製菓用チョコレートの文章から、「当方、基本的にお菓子作りは管」で始まり「夕方、家事をしながらそのタブレット状のチョコレートを2枚ほど口に放り込んだ。」で終わる部分を一字一句変えずに抜き出してください。

> **提示文**:
####################
当方、基本的にお菓子作りは管轄外だが、諸々の事情で「製菓材料店」に伺う機会があった。

さすが専門店の品揃え、さりとてわたしが買ったところで豚に真珠、でも手ぶらで帰るのも…、と悩んだ末「そのまま食べられるから」という理由で、製菓用チョコレートを購入した。

夕方、家事をしながらそのタブレット状のチョコレートを2枚ほど口に放り込んだ。
わたしは重度のチョコレート中毒で、特に在宅中はある程度の間隔で身体に取り入れねば禁断症状が出るのだ。

口の中で滑らかに溶けていくタブレットを思わず吐き出しそうになった。広がる苦味、渋味。そしてまとわりついて消えないその味。
なんじゃこりゃ?!
パッケージを見返すと、チョコレートだと思っていたそれは「カカオマス」だった。チョコレート好きなら聞いたことがあろうものだが、こんな味だったのか。チョコレート菓子に深みとコクをプラスするための品で、単体で食べるものではないのだ。想定外の結果にガッカリした。自分の無知っぷりも情けない。
####################
> **提示資料**:

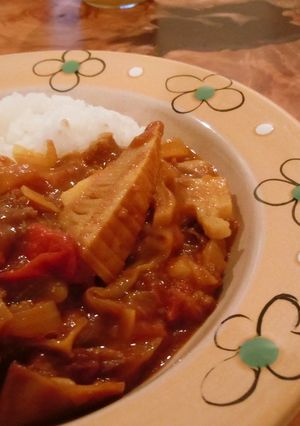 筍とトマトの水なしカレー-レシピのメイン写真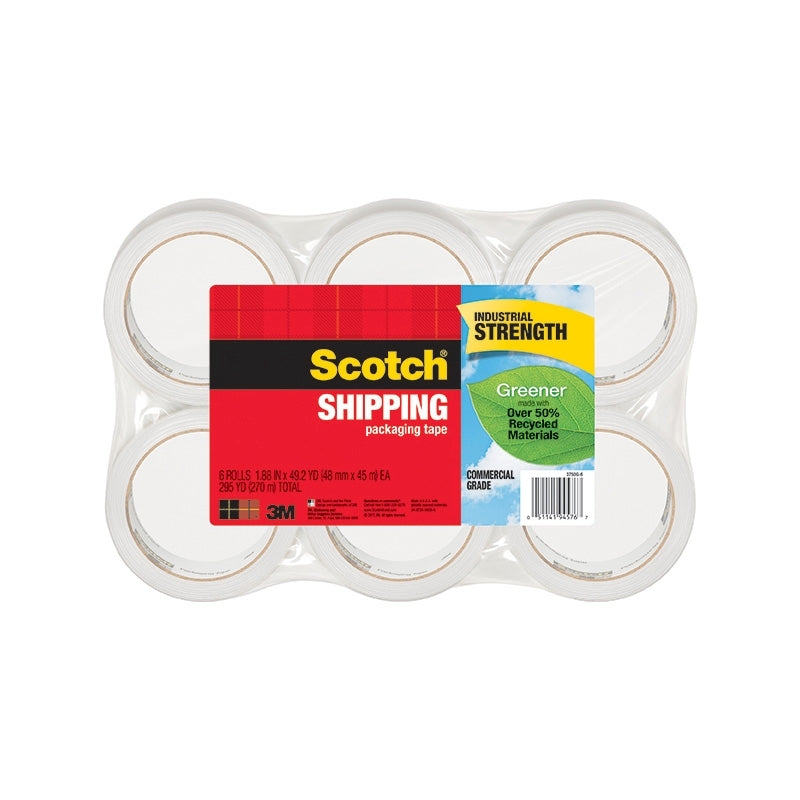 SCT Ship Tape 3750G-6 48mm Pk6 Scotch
####################
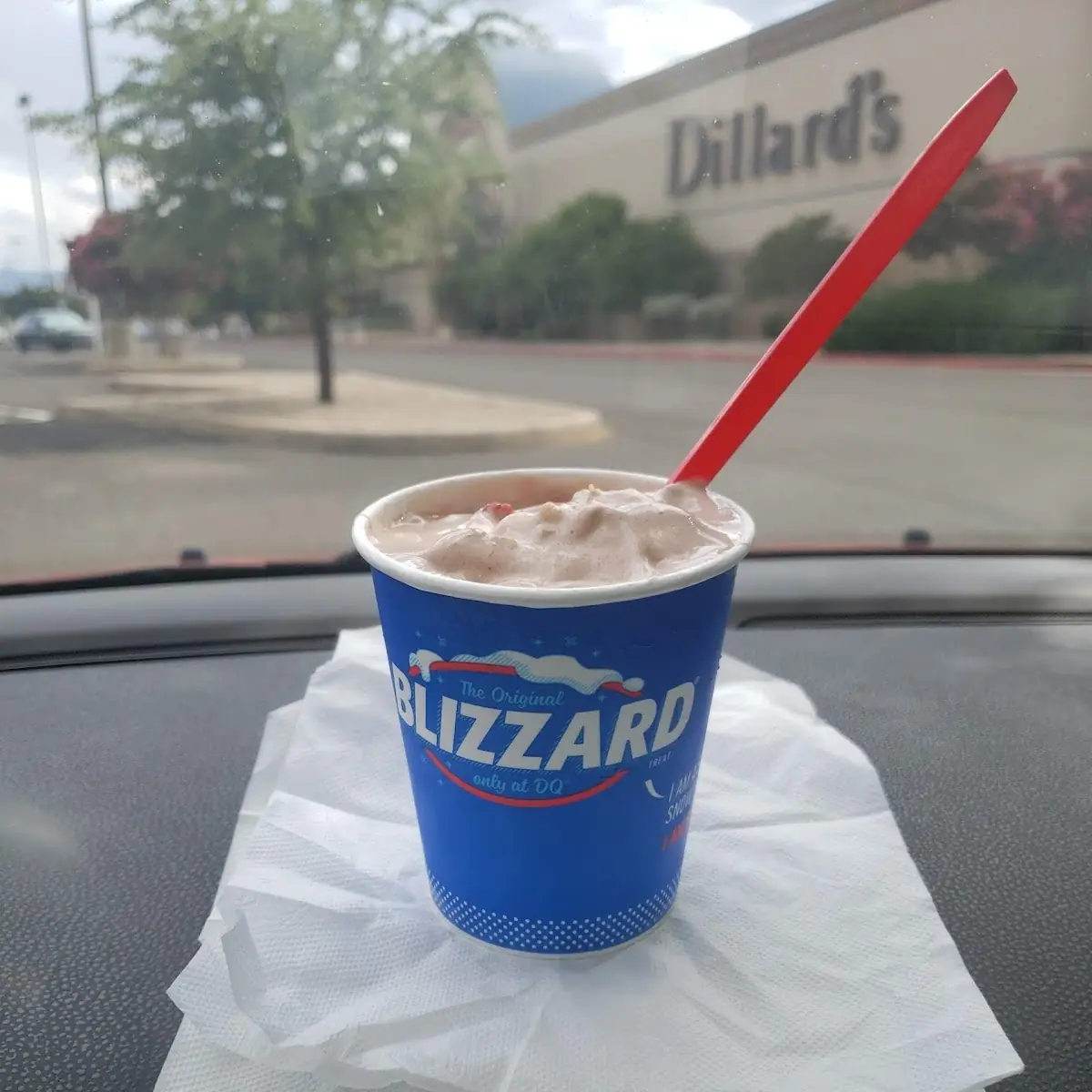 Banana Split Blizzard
####################
> **解答**:
当方、基本的にお菓子作りは管轄外だが、諸々の事情で「製菓材料店」に伺う機会があった。

さすが専門店の品揃え、さりとてわたしが買ったところで豚に真珠、でも手ぶらで帰るのも…、と悩んだ末「そのまま食べられるから」という理由で、製菓用チョコレートを購入した。

夕方、家事をしながらそのタブレット状のチョコレートを2枚ほど口に放り込んだ。